*READING TEXT:*
Johnson Grass Control

Johnson grass is a tall, coarse, perennial grass with stout (up to 3/4 inch in diameter) rhizomes. It grows in dense clumps or nearly solid stands and can reach 8 feet (2.4 meters) in height. Leaves are smooth, 6 to 20 inches (15.2 to 50.8 cm) long, and have a white or light green midvein. Stems are pink to rusty red near the base. Panicles are large, loosely branched, purplish, and hairy. Spikelets occur in pairs or threes and each has a conspicuous awn. Seeds are reddish-brown and nearly 1/8 inch (0.3 cm) long. Johnson grass should be accurately identified before attempting any control measures. If identification of the species is in doubt, the plant's identity should be confirmed by a knowledgeable individual and by consulting appropriate books.

Similar Species

Sorghum halepense with its white leaf vein, wide leaves, and reddish seed head is distinguished from (1) eastern gama grass (Tripsacum dactyloides), which has flowers in a spike rather than a loose panicle; (2) switch grass (Panicum virgatum), which has no white vein and a greenish-yellow seed head; (3) big bluestem (Andropogon gerardii) and Indian grass (Sorghastrum nutans) which both have narrower leaves and usually lack a prominent vein. Johnson grass can be distinguished from Sudan grass (Sorgham bicolor ssp. drummondii ) by the fact that Sudan grass is an annual and therefore has no rhizomes.

Distribution

Originally native to the Mediterranean, this grass now occurs in all warm-temperate regions of the world. It is widely distributed in tropical America, and is common in the southern U.S. Heavy infestations are found in all the major river bottoms of Missouri, with more than 300,000 acres infested in the Missouri Bootheel alone.

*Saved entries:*

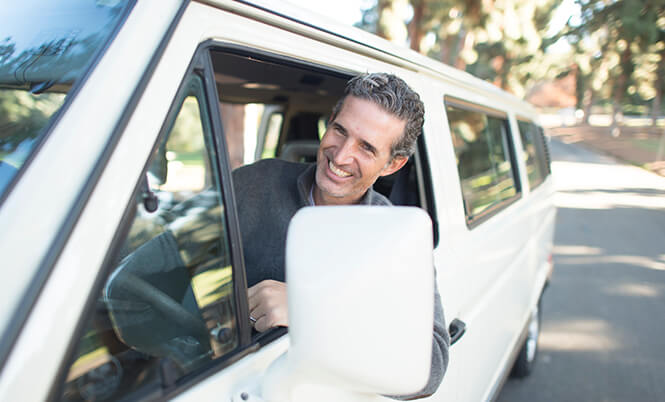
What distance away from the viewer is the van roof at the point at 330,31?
3.43 feet

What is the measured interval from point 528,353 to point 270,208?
2.72m

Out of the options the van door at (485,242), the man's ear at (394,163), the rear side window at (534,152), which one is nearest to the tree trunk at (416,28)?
the rear side window at (534,152)

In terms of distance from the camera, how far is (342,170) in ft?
5.50

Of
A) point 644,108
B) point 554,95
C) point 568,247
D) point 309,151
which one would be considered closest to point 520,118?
point 309,151

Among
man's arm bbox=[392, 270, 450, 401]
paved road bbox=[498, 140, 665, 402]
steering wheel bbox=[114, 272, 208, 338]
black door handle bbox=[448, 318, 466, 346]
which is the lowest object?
paved road bbox=[498, 140, 665, 402]

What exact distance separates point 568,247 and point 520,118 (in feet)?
14.9

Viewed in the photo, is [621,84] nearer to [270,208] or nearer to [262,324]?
[270,208]

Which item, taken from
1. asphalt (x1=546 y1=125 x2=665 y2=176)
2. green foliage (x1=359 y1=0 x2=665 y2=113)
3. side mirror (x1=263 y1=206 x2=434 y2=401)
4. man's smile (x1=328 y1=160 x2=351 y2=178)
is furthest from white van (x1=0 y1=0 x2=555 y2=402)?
asphalt (x1=546 y1=125 x2=665 y2=176)

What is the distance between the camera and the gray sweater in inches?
60.4

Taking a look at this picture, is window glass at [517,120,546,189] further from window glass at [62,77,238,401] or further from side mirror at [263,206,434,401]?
side mirror at [263,206,434,401]

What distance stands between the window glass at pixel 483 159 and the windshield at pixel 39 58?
152 centimetres

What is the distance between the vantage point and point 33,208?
73 centimetres

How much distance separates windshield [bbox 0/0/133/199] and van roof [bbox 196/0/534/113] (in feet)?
0.81

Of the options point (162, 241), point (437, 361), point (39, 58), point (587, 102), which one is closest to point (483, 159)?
point (437, 361)
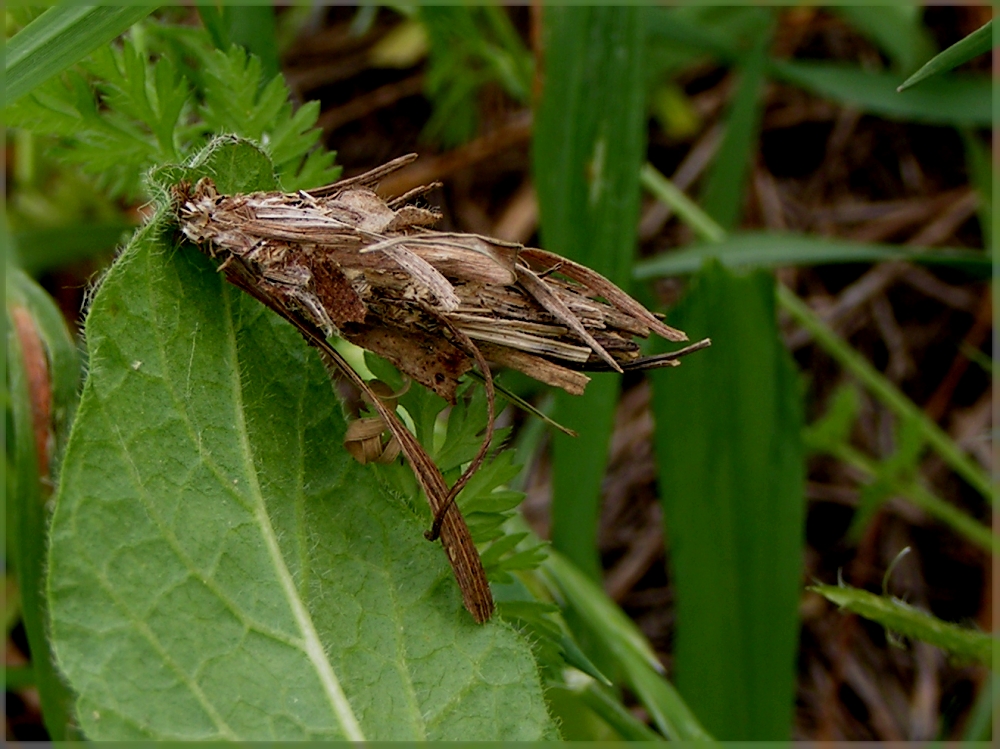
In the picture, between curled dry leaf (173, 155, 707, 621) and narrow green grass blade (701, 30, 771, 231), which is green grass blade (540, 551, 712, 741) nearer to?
curled dry leaf (173, 155, 707, 621)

*TASK:*
Output everything in the Johnson grass text from "Johnson grass is" down to "consulting appropriate books.". Rely solely on the Johnson grass text, not on the listing.

*OUTPUT BELOW:*
Johnson grass is a tall, coarse, perennial grass with stout (up to 3/4 inch in diameter) rhizomes. It grows in dense clumps or nearly solid stands and can reach 8 feet (2.4 meters) in height. Leaves are smooth, 6 to 20 inches (15.2 to 50.8 cm) long, and have a white or light green midvein. Stems are pink to rusty red near the base. Panicles are large, loosely branched, purplish, and hairy. Spikelets occur in pairs or threes and each has a conspicuous awn. Seeds are reddish-brown and nearly 1/8 inch (0.3 cm) long. Johnson grass should be accurately identified before attempting any control measures. If identification of the species is in doubt, the plant's identity should be confirmed by a knowledgeable individual and by consulting appropriate books.